Page text:
** START **

What size square mild steel pipe will support load

  1. Can anyone please help me with a question re the minimum size square steel pipe needed to bear a load. I loved physics but never took mechanical engineering. I am rigging a winch to one end of a pipe to lift a static load (holding up a gangway temporarily to repair). The gangway weighs around 500 lbs., and will be supported in the middle (essentially all of the weight). The proposed pipe is mild steel, 2.5 inch square, 12 feet long, 1/8 inch wall thickness, and connected at the other end and in the middle to supports. In essence, would the pipe bend if holding that load at 6 feet out from the support? What size pipe would bear the load? Thanks!!!
     
  2. jcsd
  3. nvn

    nvn 2,124
    Science Advisor
    Homework Helper

    So far, it sounds like you have a simply-supported beam or second class lever. If the yield factor of safety is 2.0, and if the allowable bending stress of your square tube material is Sb = 157.5 MPa, and if your load is statically applied, then your beam stress level would be R = sigma/Sb = (151.9 MPa)/(157.5 MPa) = 96.4 %. For a given value of Sb, you want to ensure R does not exceed 100 %.

** END **

Recorded data:
** START **

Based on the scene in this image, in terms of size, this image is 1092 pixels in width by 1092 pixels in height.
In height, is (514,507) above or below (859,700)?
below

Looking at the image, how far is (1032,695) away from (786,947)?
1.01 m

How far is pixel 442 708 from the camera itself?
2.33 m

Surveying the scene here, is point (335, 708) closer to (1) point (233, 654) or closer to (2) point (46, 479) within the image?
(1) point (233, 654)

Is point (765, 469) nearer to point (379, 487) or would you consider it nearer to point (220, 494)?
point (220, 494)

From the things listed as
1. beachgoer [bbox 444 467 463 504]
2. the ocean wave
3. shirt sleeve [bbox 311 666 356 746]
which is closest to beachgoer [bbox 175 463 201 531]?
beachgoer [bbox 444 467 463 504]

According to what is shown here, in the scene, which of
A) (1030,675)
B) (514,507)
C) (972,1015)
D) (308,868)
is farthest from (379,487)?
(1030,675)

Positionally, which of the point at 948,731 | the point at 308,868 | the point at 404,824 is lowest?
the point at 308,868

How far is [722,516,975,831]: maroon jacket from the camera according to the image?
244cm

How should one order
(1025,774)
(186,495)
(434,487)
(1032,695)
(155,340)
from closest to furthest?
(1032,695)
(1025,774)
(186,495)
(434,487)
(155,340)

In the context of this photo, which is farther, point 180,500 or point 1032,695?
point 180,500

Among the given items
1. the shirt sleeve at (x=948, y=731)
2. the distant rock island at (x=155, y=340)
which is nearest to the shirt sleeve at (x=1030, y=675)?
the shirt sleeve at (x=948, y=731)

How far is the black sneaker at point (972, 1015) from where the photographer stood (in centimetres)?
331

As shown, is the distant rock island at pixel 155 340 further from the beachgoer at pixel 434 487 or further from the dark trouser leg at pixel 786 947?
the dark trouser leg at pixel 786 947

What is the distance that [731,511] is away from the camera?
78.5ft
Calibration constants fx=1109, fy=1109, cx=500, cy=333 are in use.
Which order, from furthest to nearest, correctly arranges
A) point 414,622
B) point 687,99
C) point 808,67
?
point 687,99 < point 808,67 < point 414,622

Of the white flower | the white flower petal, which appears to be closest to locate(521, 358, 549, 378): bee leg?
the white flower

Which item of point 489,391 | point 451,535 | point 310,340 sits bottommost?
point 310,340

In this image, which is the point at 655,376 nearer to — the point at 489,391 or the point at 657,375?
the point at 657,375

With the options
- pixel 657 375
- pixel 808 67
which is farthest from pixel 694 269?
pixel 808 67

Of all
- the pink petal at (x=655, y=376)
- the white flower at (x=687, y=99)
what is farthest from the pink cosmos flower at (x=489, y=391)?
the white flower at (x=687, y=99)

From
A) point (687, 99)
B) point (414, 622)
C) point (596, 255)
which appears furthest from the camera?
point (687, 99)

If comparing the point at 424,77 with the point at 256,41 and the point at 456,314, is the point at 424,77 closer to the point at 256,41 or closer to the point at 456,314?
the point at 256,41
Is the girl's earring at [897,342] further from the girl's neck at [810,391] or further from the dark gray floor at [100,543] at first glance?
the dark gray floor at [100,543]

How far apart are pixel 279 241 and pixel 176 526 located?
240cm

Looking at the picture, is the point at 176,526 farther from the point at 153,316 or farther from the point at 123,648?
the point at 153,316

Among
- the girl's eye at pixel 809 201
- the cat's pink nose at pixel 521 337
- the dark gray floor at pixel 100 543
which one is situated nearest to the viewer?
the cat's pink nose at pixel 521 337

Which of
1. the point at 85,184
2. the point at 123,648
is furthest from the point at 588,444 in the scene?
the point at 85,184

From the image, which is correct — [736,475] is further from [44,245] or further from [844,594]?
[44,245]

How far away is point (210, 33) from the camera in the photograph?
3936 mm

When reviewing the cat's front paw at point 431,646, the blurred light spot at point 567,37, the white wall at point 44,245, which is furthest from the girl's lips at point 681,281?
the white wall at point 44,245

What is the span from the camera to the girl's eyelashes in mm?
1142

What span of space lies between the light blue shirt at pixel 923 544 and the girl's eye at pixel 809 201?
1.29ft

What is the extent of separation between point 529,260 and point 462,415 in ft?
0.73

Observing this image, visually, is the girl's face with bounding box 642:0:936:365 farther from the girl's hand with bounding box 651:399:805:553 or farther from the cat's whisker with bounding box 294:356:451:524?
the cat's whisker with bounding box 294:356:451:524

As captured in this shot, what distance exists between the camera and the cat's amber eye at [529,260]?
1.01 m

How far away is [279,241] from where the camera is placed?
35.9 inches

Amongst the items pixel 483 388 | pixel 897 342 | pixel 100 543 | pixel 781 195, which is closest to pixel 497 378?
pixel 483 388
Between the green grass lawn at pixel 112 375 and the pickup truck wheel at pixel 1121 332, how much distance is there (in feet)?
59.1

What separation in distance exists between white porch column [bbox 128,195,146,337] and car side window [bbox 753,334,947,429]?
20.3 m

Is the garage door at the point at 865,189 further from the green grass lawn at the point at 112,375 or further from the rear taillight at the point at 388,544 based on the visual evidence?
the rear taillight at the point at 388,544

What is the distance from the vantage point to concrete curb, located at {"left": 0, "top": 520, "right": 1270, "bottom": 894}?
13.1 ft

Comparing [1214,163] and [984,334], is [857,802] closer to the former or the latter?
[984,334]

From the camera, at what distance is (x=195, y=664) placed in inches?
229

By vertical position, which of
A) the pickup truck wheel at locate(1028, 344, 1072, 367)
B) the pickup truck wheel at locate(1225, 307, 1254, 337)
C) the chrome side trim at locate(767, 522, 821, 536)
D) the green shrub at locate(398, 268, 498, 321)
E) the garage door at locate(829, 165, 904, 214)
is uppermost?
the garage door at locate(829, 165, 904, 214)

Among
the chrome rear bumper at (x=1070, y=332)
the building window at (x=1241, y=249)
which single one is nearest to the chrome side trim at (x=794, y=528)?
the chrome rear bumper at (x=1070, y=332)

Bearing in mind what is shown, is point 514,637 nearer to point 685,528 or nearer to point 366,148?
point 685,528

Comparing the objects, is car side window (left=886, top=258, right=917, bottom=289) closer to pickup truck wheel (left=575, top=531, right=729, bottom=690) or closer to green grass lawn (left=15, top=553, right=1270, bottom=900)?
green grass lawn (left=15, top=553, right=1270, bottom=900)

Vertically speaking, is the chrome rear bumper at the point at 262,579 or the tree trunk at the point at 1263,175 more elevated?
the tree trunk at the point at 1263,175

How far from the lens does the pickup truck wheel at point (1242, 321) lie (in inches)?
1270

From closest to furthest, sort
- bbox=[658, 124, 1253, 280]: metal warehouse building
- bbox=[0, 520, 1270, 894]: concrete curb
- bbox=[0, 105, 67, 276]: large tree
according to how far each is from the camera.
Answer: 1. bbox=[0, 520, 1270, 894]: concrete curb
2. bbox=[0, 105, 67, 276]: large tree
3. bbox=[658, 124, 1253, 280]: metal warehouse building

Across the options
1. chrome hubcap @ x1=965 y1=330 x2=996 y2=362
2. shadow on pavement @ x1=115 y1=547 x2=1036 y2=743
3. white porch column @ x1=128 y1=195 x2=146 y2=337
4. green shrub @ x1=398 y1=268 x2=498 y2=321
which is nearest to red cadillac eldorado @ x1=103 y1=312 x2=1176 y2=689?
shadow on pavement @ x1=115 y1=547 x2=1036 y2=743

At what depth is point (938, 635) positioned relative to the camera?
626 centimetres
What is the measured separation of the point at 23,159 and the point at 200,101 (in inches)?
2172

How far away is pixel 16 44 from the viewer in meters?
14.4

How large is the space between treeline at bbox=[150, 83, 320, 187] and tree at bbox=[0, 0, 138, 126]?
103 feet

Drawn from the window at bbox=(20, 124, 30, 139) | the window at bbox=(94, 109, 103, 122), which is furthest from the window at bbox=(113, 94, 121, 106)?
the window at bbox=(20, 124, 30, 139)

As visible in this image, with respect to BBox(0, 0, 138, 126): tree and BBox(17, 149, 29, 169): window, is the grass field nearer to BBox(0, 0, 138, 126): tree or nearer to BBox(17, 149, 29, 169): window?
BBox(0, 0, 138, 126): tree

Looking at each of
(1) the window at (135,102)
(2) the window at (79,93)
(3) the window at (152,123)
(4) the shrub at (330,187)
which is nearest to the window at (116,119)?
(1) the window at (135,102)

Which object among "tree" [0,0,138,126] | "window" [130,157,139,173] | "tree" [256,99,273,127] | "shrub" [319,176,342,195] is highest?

** END **

What is asked:
- A) From the steel pipe post, reproduce the part that opens with the words containing "So far, it sounds" and closes with "exceed 100 %.".
- B) Using the steel pipe post, decide whether each statement agrees with it, answering yes or no and quoting the deciding words: (i) The proposed pipe is 12 feet long. (ii) The gangway weighs around 800 lbs. (iii) The reply takes a yield factor of safety of 2.0.

The replies:
- A)
So far, it sounds like you have a simply-supported beam or second class lever. If the yield factor of safety is 2.0, and if the allowable bending stress of your square tube material is Sb = 157.5 MPa, and if your load is statically applied, then your beam stress level would be R = sigma/Sb = (151.9 MPa)/(157.5 MPa) = 96.4 %. For a given value of Sb, you want to ensure R does not exceed 100 %.

- B)
(i) Yes: "12 feet long"
(ii) No: "The gangway weighs around 500 lbs."
(iii) Yes: "If the yield factor of safety is 2.0"